I used to use "Lanner" gear for voip and these had embedded intel ethernets. I don't have any more of them to test, but I swear I've seen it on them as well. We suspected power supply problems because the link lights would just go dark every once in a blue moon and need a power cycle to set right, but then we were never be able to reproduce it.
I am impressed by his original troubleshooting, but this followup seems impractical. Of his three suggestions, only the third (Intel providing improved board testing tools) even seems like it could possibly prevent this sort of problem. Asking for hardware-enforced "sane" behavior is like asking, "why doesn't my computer know I don't want my program to deadlock, segfault, or loop indefinitely?" That is, if the controller could do that then it would solve the Halting Problem. Improved drivers, his second suggestion, are always a good thing, but drivers only get patched to handle broken hardware in response to the discovery of broken hardware. There is no way to anticipate each particular way a NIC could possibly be broken ahead of time.

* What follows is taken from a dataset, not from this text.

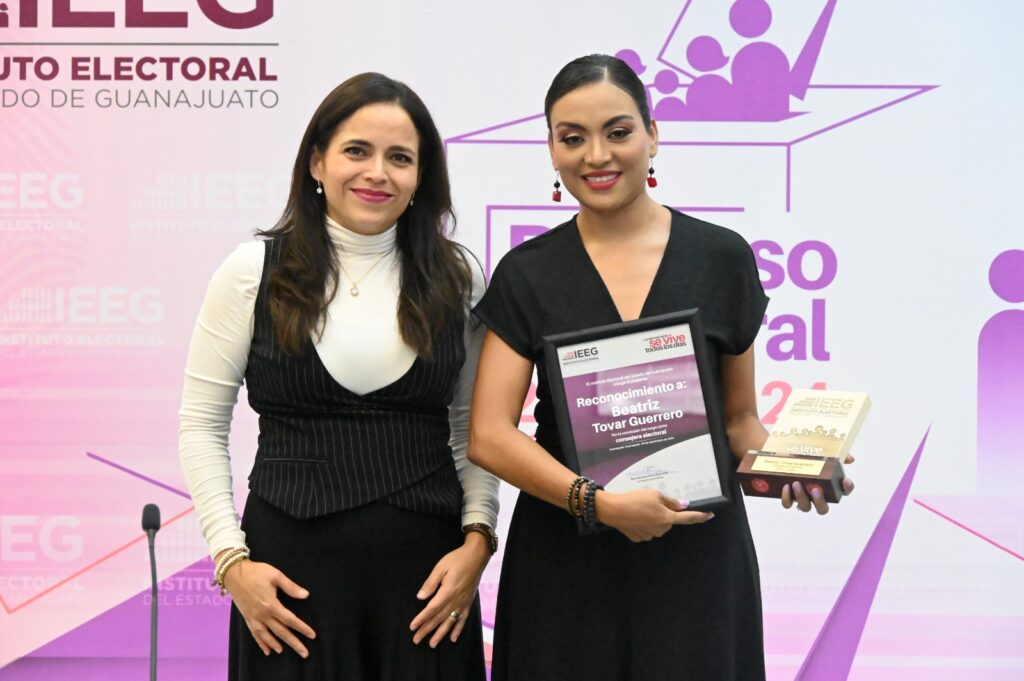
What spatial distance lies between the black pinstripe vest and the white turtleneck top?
0.08 ft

The market demands controllers with flexible and expandable functionality. Board manufacturers use the EEPROM to specify exactly what behavior is required. If a particular manufacturer underestimates the importance of correctness and doesn't perform the code review and testing necessary to prevent a PoD, that isn't Intel's fault.
Kristian Kielhofner here - While I understand your analogy I don't think it's an accurate one. In fact, with the release of the successor to the 82574 Intel has already implemented some of the things I suggested:
Clearly they have learned from the various EEPROM issues on previous controllers (including the 82574) and implemented (among other things) EEPROM signing, which addresses some (most?) of my concerns about sane hardware behavior. Software drivers already do some basic EEPROM checks on this hardware (I know because I've had to tweak them); I'm simply suggesting these checks go a little further to verify the various EEPROM settings than could potentially result in a scenario like this one. When the effects are as significant as they are here I hope we can all agree: more sanity checking is a good thing.

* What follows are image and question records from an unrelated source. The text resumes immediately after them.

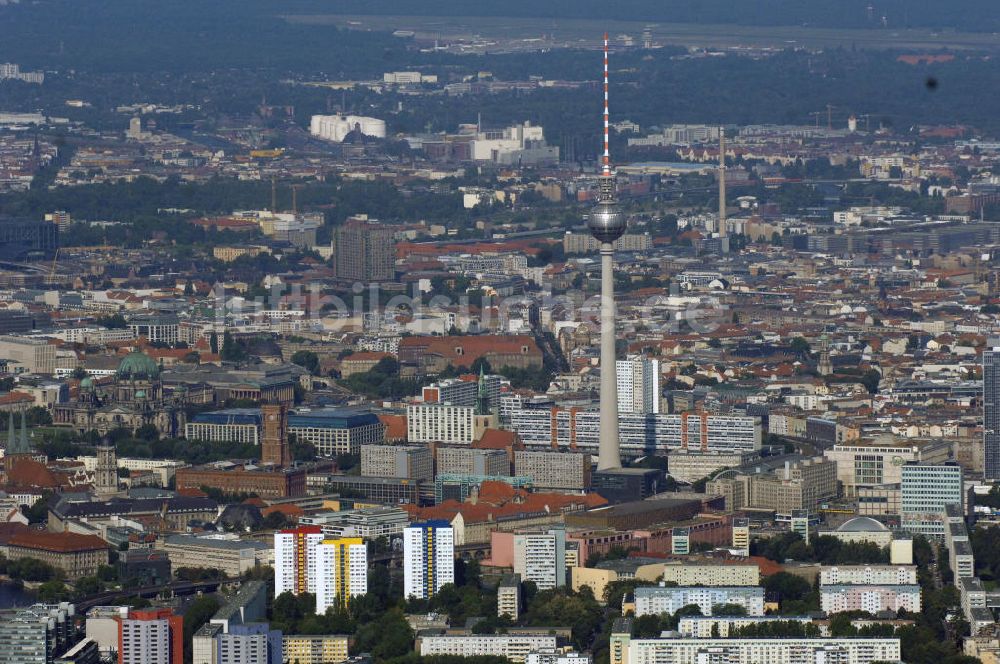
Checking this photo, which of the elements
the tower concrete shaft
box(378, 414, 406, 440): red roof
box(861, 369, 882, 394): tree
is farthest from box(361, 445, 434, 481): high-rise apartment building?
box(861, 369, 882, 394): tree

Let me preface this by saying that your epic trouble-shooting effort was really cool. That's what inspires me to pay so much attention to this.
If you'll excuse my ignorance, could you identify which points made on the linked page correspond to your suggestions? I can see how signature checking, if there is in fact such a mechanism on the controller, can help ensure that an EEPROM image is a member of a particular favored set of such images, but you'll admit that that's a less general approach than "in-hardware sane behavior". I don't know anything about µC design, but it would surprise me if the mistake here were as simple as setting a "die when you see this particular byte sequence" bit. It seems more likely that the behavior is an emergent property based on a combination of flags and coded behavior. I still don't think it would be possible for the controller to prevent that result in general. It is possible to test for bad behavior, as your customers proved. It's also possible for drivers to correctly handle the bad behavior of their hardware, and I'm sure appropriate patches are welcome.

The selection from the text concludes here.